Sunday, July 11, 2010

Progressive Groups form an alliance

Progressives hope 'One Nation' coalition can recapture grass-roots fervor
By Krissah Thompson
Washington Post Staff Writer
Monday, July 12, 2010; A03
 If imitation is the highest form of flattery, the "tea party" movement must be honored.
In an effort to replicate the tea party's success, 170 liberal and civil rights groups are forming a coalition that they hope will match the movement's political energy and influence. They promise to "counter the tea party narrative" and help the progressive movement find its voice again after 18 months of foundering.
The large-scale attempt at liberal unity, dubbed "One Nation," will try to revive themes that energized the progressive grass roots two years ago. In a repurposing of Barack Obama's former campaign slogan, organizers are demanding "all the change" they voted for -- a poke at the White House.
But the liberal groups have long had a kind of sibling rivalry, jostling over competing agendas and seeking to influence some of the same lawmakers. In forming the coalition, the groups struggled to settle on a name. Even now, two of the major players disagree about who came up with the idea of holding a march this fall.

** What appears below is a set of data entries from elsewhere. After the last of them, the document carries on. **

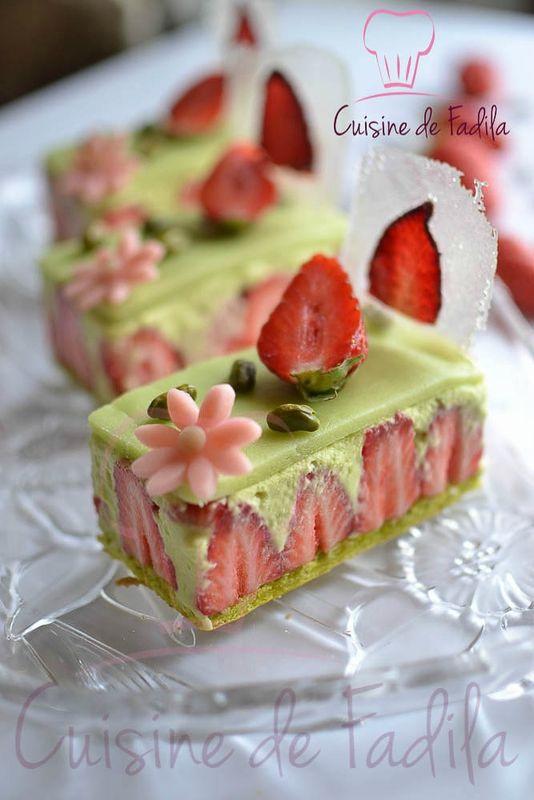 Bonjour Je vous propose aujourd\u0027hui une recette de fraisier à la pistache  que j\u0027ai confectionné en part individuelle . Ce fraisier est composé un  biscuit à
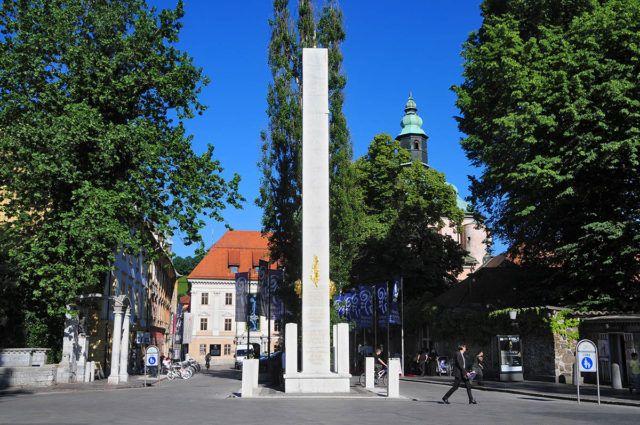 Napoleon column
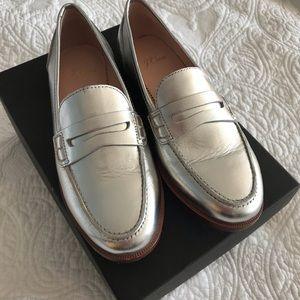 EUC Jcrew retail metallic penny loafer size 5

In this respect, at least, the liberal effort already resembles the fractious tea party movement. In February, some tea party groups skipped a long-planned gathering in Nashville in protest of alleged profiteering by convention organizers. Tea partiers have also argued about which candidates represent the movement.
Despite the friction among liberal groups, the effort behind One Nation was born of a certain necessity: At one of the first meetings, Deepak Bhargava, executive director of the Center for Community Change, said, "Raise your hand if you can push your part of the agenda all by yourself."
No hands went up.
Indeed, a promised overhaul of immigration law is virtually dead this year. Legislation that labor unions say would make it easier for them to grow their membership is stalled in Congress. The jobless rate is 15.4 percent for blacks and 12.4 percent for Hispanics, compared with 8.6 percent for whites.
"Having been confronted with the specter of the tea party . . . we felt it urgent to organize the majority of this country, which voted in 2008 and has gone back to the couch," said Benjamin Jealous, president of the NAACP. "We've been split off in different directions."
The groups involved represent the core of the first-time voters who backed Obama, including the National Council of La Raza, the Service Employees International Union, the NAACP, the AFL-CIO, and the United States Student Association. (The effort is separate from the Democratic Party's plan to spend $50 million trying to reach those same voters.)
Their aha! moment happened after the health-care overhaul passed this spring. Liberal groups, which focused their collective strength to push the bill against heavy resistance, felt relevant and effective for the first time in a long while. That health-care coalition, composed of civil rights groups, student activists and labor leaders, liked the winning formula.
"In many ways, the bitter fight for health-care reform has painfully highlighted that we must go back to the grass-roots organizing that won us the election in the first place," said George Gresham, president of 1199 SEIU United Healthcare Workers East.
Liberal leaders see "much of the progressive agenda at risk in this election," said Paul Starr, a professor of public affairs at Princeton University and co-editor of the American Prospect, a liberal magazine. "There is no choice but for these groups to get together. The historical pattern is that voter turnout falls disproportionately among minorities and young people at these midterm elections, so they are fighting a historical trend."
Leaders of the groups have been meeting for about three months in a planning process that some participants called arduous, debating everything from the name of the coalition to what the branding and logo should look like.
The coalition's first goal is to plan a march to "demonstrate to Congress that these agenda items have support across multiple demographics," Jealous said. The demonstration, to be held Oct. 2, will center on pressing for more government spending on job creation.
"This is a way to create some intensity," said Eric Rodriguez, vice president of the National Council of La Raza. "Month after month, we spend time pointing to these employment figures, and we're still not breaking through on the disparities in a way that we think is important."
At their national conventions this week, NAACP and La Raza leaders will talk to their members about "One Nation," and they are seeking money from foundations for the effort. They hope it will be a show of force that will remind Congress and the White House that they are out there.
Some activists say Obama has not lived up to their expectations, and Michael McGerr, a professor of history at Indiana University who has studied political campaigns, said he could be pushed harder.
The effort has a historical parallel in a story that Obama has told on the campaign trail. According to the story, when labor organizer and civil rights leader A. Philip Randolph met with President Franklin D. Roosevelt to press his issues, Roosevelt told Randolph that he agreed with him, but that Randolph should "go out and make me do it."
"They are calling the Democratic Party back to what has been the pattern of successful liberalism in the 20th century," McGerr said.
From: The Washington Post.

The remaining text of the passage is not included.